> [WORK INSTRUCTIONS] When a picture appears in the listing, leave it out and copy the rest exactly as it stands.

> [WORKING DATA]

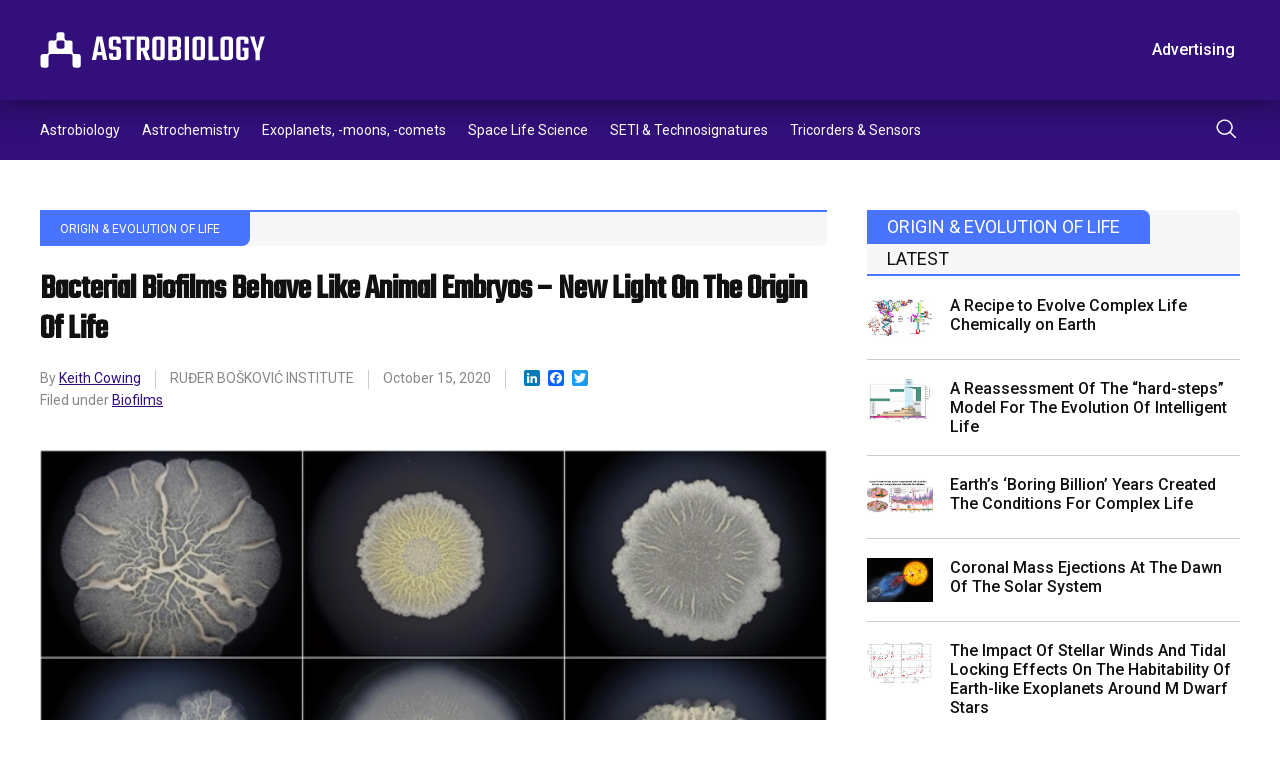

--- FILE ---
content_type: image/svg+xml
request_url: https://astrobiology.com/wp-content/themes/spaceref/images/logo-small.svg
body_size: 1299
content:
<?xml version="1.0" encoding="UTF-8"?>
<svg width="60px" height="60px" viewBox="0 0 60 60" version="1.1" xmlns="http://www.w3.org/2000/svg" xmlns:xlink="http://www.w3.org/1999/xlink">
    <!-- Generator: Sketch 64 (93537) - https://sketch.com -->
    <title>Artboard Copy</title>
    <desc>Created with Sketch.</desc>
    <g id="Artboard-Copy" stroke="none" stroke-width="1" fill="none" fill-rule="evenodd">
        <path d="M60,39.2030948 L60,52.7814313 C60,54.4912959 58.487395,56 56.6722689,56 L51.2268908,56 C49.4117647,56 47.8991597,54.4912959 47.8991597,52.7814313 L47.8991597,39.4042553 L47.8991597,39.2030948 C47.8991597,37.4932302 46.487395,35.9845261 44.6722689,35.9845261 L15.2268908,35.9845261 C13.6134454,35.9845261 12.4033613,37.0909091 12,38.4990329 C11.9327731,38.7001934 11.8991597,38.9348807 11.8991597,39.2030948 L11.8991597,44.7350097 C11.8991597,45.0032237 11.9327731,45.2714378 12,45.5396518 L12,52.7814313 C12,54.4912959 10.5882353,56 8.77310924,56 L3.22689076,56 C1.51260504,56 0,54.4912959 0,52.7814313 L0,39.2030948 C0,37.4932302 1.51260504,35.9845261 3.22689076,35.9845261 L8.77310924,35.9845261 C10.2857143,35.9845261 11.5966387,34.9787234 11.8991597,33.5705996 C11.9663866,33.3023856 12,33.0341715 12,32.7659574 L12,27.2340426 C12,26.9658285 11.9663866,26.7311412 11.8991597,26.5299807 L11.8991597,19.2882012 C11.8991597,17.4777563 13.4117647,16.0696325 15.2268908,16.0696325 L17.9495798,16.0696325 L20.6722689,16.0696325 C22.487395,16.0696325 23.8991597,14.5609284 23.8991597,12.7504836 L23.8991597,11.1411992 L23.8991597,6.91682785 C23.8991597,5.30754352 25.210084,4 26.8235294,4 L32.9747899,4 C34.5882353,4 35.8991597,5.30754352 35.8991597,6.91682785 L35.8991597,12.7504836 C35.8991597,14.5609284 37.4117647,16.0696325 39.2268908,16.0696325 L44.6722689,16.0696325 C46.487395,16.0696325 47.8991597,17.4777563 47.8991597,19.2882012 L47.8991597,31.7601547 L48,31.7601547 L48,32.7659574 C48,34.5764023 49.4117647,35.9845261 51.2268908,35.9845261 L56.6722689,35.9845261 C58.487395,35.9845261 60,37.4932302 60,39.2030948 Z M35.8991597,19.2882012 C35.8991597,19.1540941 35.8991597,19.0535139 35.8991597,18.9864603 C35.8991597,18.9864603 35.8991597,18.9529336 35.8991597,18.8858801 C35.8991597,18.8188266 35.8991597,18.7852998 35.8991597,18.7852998 C35.8991597,18.7182463 35.8991597,18.6511928 35.8991597,18.5841393 C35.8319328,18.5170858 35.7983193,18.4165055 35.7983193,18.2823985 C35.7310924,18.0812379 35.6638655,17.8800774 35.5966387,17.6789168 C35.394958,17.4107028 35.1932773,17.1760155 34.9915966,16.9748549 C34.3865546,16.3713733 33.5798319,16.0696325 32.6722689,16.0696325 L27.2268908,16.0696325 C27.1596639,16.0696325 27.0588235,16.0696325 26.9243697,16.0696325 C25.3109244,16.1702128 24,17.4777563 23.8991597,19.1876209 C23.8991597,19.2546744 23.8991597,19.2882012 23.8991597,19.2882012 L23.8991597,24.7195358 C23.8991597,24.8536428 23.8991597,24.9542231 23.8991597,25.0212766 C23.8991597,25.0212766 23.9327731,25.0548034 24,25.1218569 C24,25.1218569 24,25.1553836 24,25.2224371 C24,25.2224371 24,25.2559639 24,25.3230174 C24,25.3230174 24,25.3565442 24,25.4235977 C24,25.4235977 24,25.4235977 24,25.4235977 C24,25.4235977 24,25.4571244 24,25.5241779 C24,25.5241779 24,25.5241779 24,25.5241779 C24,25.5912315 24.0336134,25.6247582 24.1008403,25.6247582 C24.1008403,25.6247582 24.1008403,25.658285 24.1008403,25.7253385 C24.1008403,25.792392 24.1008403,25.8259188 24.1008403,25.8259188 C24.1008403,25.8259188 24.1008403,25.8594455 24.1008403,25.926499 C24.1680672,25.926499 24.2016807,25.926499 24.2016807,25.926499 C24.2016807,25.9935525 24.2016807,26.0270793 24.2016807,26.0270793 C24.2016807,26.0270793 24.2016807,26.0606061 24.2016807,26.1276596 C24.2016807,26.1276596 24.2016807,26.1276596 24.2016807,26.1276596 C24.2016807,26.1276596 24.2352941,26.1276596 24.302521,26.1276596 C24.302521,26.1947131 24.302521,26.2282398 24.302521,26.2282398 C24.302521,26.2282398 24.302521,26.2617666 24.302521,26.3288201 C24.3697479,26.3958736 24.4033613,26.4629271 24.4033613,26.5299807 C24.4705882,26.5299807 24.5042017,26.5635074 24.5042017,26.6305609 C24.5714286,26.6976144 24.6386555,26.764668 24.7058824,26.8317215 C24.7731092,26.898775 24.8403361,26.9658285 24.907563,27.032882 C25.512605,27.6363636 26.3193277,28.0386847 27.2268908,28.0386847 L32.6722689,28.0386847 C33.5798319,28.0386847 34.3865546,27.6363636 34.9915966,27.032882 C35.1932773,26.8317215 35.394958,26.5970342 35.5966387,26.3288201 C35.6638655,26.1276596 35.7310924,25.926499 35.7983193,25.7253385 C35.7983193,25.658285 35.8319328,25.5577047 35.8991597,25.4235977 C35.8991597,25.3565442 35.8991597,25.2894907 35.8991597,25.2224371 C35.8991597,25.2224371 35.8991597,25.1889104 35.8991597,25.1218569 C35.8991597,25.1218569 35.8991597,25.0883301 35.8991597,25.0212766 C35.8991597,24.9542231 35.8991597,24.8536428 35.8991597,24.7195358 L35.8991597,19.2882012 Z" id="&lt;Compound-Path&gt;" fill="#888888"></path>
    </g>
</svg>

> [SOLUTION TO THE PROBLEM]
--- FILE ---
content_type: image/svg+xml
request_url: https://astrobiology.com/wp-content/themes/spaceref/images/logo-small.svg
body_size: 1299
content:
<?xml version="1.0" encoding="UTF-8"?>
<svg width="60px" height="60px" viewBox="0 0 60 60" version="1.1" xmlns="http://www.w3.org/2000/svg" xmlns:xlink="http://www.w3.org/1999/xlink">
    <!-- Generator: Sketch 64 (93537) - https://sketch.com -->
    <title>Artboard Copy</title>
    <desc>Created with Sketch.</desc>
    <g id="Artboard-Copy" stroke="none" stroke-width="1" fill="none" fill-rule="evenodd">
        <path d="M60,39.2030948 L60,52.7814313 C60,54.4912959 58.487395,56 56.6722689,56 L51.2268908,56 C49.4117647,56 47.8991597,54.4912959 47.8991597,52.7814313 L47.8991597,39.4042553 L47.8991597,39.2030948 C47.8991597,37.4932302 46.487395,35.9845261 44.6722689,35.9845261 L15.2268908,35.9845261 C13.6134454,35.9845261 12.4033613,37.0909091 12,38.4990329 C11.9327731,38.7001934 11.8991597,38.9348807 11.8991597,39.2030948 L11.8991597,44.7350097 C11.8991597,45.0032237 11.9327731,45.2714378 12,45.5396518 L12,52.7814313 C12,54.4912959 10.5882353,56 8.77310924,56 L3.22689076,56 C1.51260504,56 0,54.4912959 0,52.7814313 L0,39.2030948 C0,37.4932302 1.51260504,35.9845261 3.22689076,35.9845261 L8.77310924,35.9845261 C10.2857143,35.9845261 11.5966387,34.9787234 11.8991597,33.5705996 C11.9663866,33.3023856 12,33.0341715 12,32.7659574 L12,27.2340426 C12,26.9658285 11.9663866,26.7311412 11.8991597,26.5299807 L11.8991597,19.2882012 C11.8991597,17.4777563 13.4117647,16.0696325 15.2268908,16.0696325 L17.9495798,16.0696325 L20.6722689,16.0696325 C22.487395,16.0696325 23.8991597,14.5609284 23.8991597,12.7504836 L23.8991597,11.1411992 L23.8991597,6.91682785 C23.8991597,5.30754352 25.210084,4 26.8235294,4 L32.9747899,4 C34.5882353,4 35.8991597,5.30754352 35.8991597,6.91682785 L35.8991597,12.7504836 C35.8991597,14.5609284 37.4117647,16.0696325 39.2268908,16.0696325 L44.6722689,16.0696325 C46.487395,16.0696325 47.8991597,17.4777563 47.8991597,19.2882012 L47.8991597,31.7601547 L48,31.7601547 L48,32.7659574 C48,34.5764023 49.4117647,35.9845261 51.2268908,35.9845261 L56.6722689,35.9845261 C58.487395,35.9845261 60,37.4932302 60,39.2030948 Z M35.8991597,19.2882012 C35.8991597,19.1540941 35.8991597,19.0535139 35.8991597,18.9864603 C35.8991597,18.9864603 35.8991597,18.9529336 35.8991597,18.8858801 C35.8991597,18.8188266 35.8991597,18.7852998 35.8991597,18.7852998 C35.8991597,18.7182463 35.8991597,18.6511928 35.8991597,18.5841393 C35.8319328,18.5170858 35.7983193,18.4165055 35.7983193,18.2823985 C35.7310924,18.0812379 35.6638655,17.8800774 35.5966387,17.6789168 C35.394958,17.4107028 35.1932773,17.1760155 34.9915966,16.9748549 C34.3865546,16.3713733 33.5798319,16.0696325 32.6722689,16.0696325 L27.2268908,16.0696325 C27.1596639,16.0696325 27.0588235,16.0696325 26.9243697,16.0696325 C25.3109244,16.1702128 24,17.4777563 23.8991597,19.1876209 C23.8991597,19.2546744 23.8991597,19.2882012 23.8991597,19.2882012 L23.8991597,24.7195358 C23.8991597,24.8536428 23.8991597,24.9542231 23.8991597,25.0212766 C23.8991597,25.0212766 23.9327731,25.0548034 24,25.1218569 C24,25.1218569 24,25.1553836 24,25.2224371 C24,25.2224371 24,25.2559639 24,25.3230174 C24,25.3230174 24,25.3565442 24,25.4235977 C24,25.4235977 24,25.4235977 24,25.4235977 C24,25.4235977 24,25.4571244 24,25.5241779 C24,25.5241779 24,25.5241779 24,25.5241779 C24,25.5912315 24.0336134,25.6247582 24.1008403,25.6247582 C24.1008403,25.6247582 24.1008403,25.658285 24.1008403,25.7253385 C24.1008403,25.792392 24.1008403,25.8259188 24.1008403,25.8259188 C24.1008403,25.8259188 24.1008403,25.8594455 24.1008403,25.926499 C24.1680672,25.926499 24.2016807,25.926499 24.2016807,25.926499 C24.2016807,25.9935525 24.2016807,26.0270793 24.2016807,26.0270793 C24.2016807,26.0270793 24.2016807,26.0606061 24.2016807,26.1276596 C24.2016807,26.1276596 24.2016807,26.1276596 24.2016807,26.1276596 C24.2016807,26.1276596 24.2352941,26.1276596 24.302521,26.1276596 C24.302521,26.1947131 24.302521,26.2282398 24.302521,26.2282398 C24.302521,26.2282398 24.302521,26.2617666 24.302521,26.3288201 C24.3697479,26.3958736 24.4033613,26.4629271 24.4033613,26.5299807 C24.4705882,26.5299807 24.5042017,26.5635074 24.5042017,26.6305609 C24.5714286,26.6976144 24.6386555,26.764668 24.7058824,26.8317215 C24.7731092,26.898775 24.8403361,26.9658285 24.907563,27.032882 C25.512605,27.6363636 26.3193277,28.0386847 27.2268908,28.0386847 L32.6722689,28.0386847 C33.5798319,28.0386847 34.3865546,27.6363636 34.9915966,27.032882 C35.1932773,26.8317215 35.394958,26.5970342 35.5966387,26.3288201 C35.6638655,26.1276596 35.7310924,25.926499 35.7983193,25.7253385 C35.7983193,25.658285 35.8319328,25.5577047 35.8991597,25.4235977 C35.8991597,25.3565442 35.8991597,25.2894907 35.8991597,25.2224371 C35.8991597,25.2224371 35.8991597,25.1889104 35.8991597,25.1218569 C35.8991597,25.1218569 35.8991597,25.0883301 35.8991597,25.0212766 C35.8991597,24.9542231 35.8991597,24.8536428 35.8991597,24.7195358 L35.8991597,19.2882012 Z" id="&lt;Compound-Path&gt;" fill="#888888"></path>
    </g>
</svg>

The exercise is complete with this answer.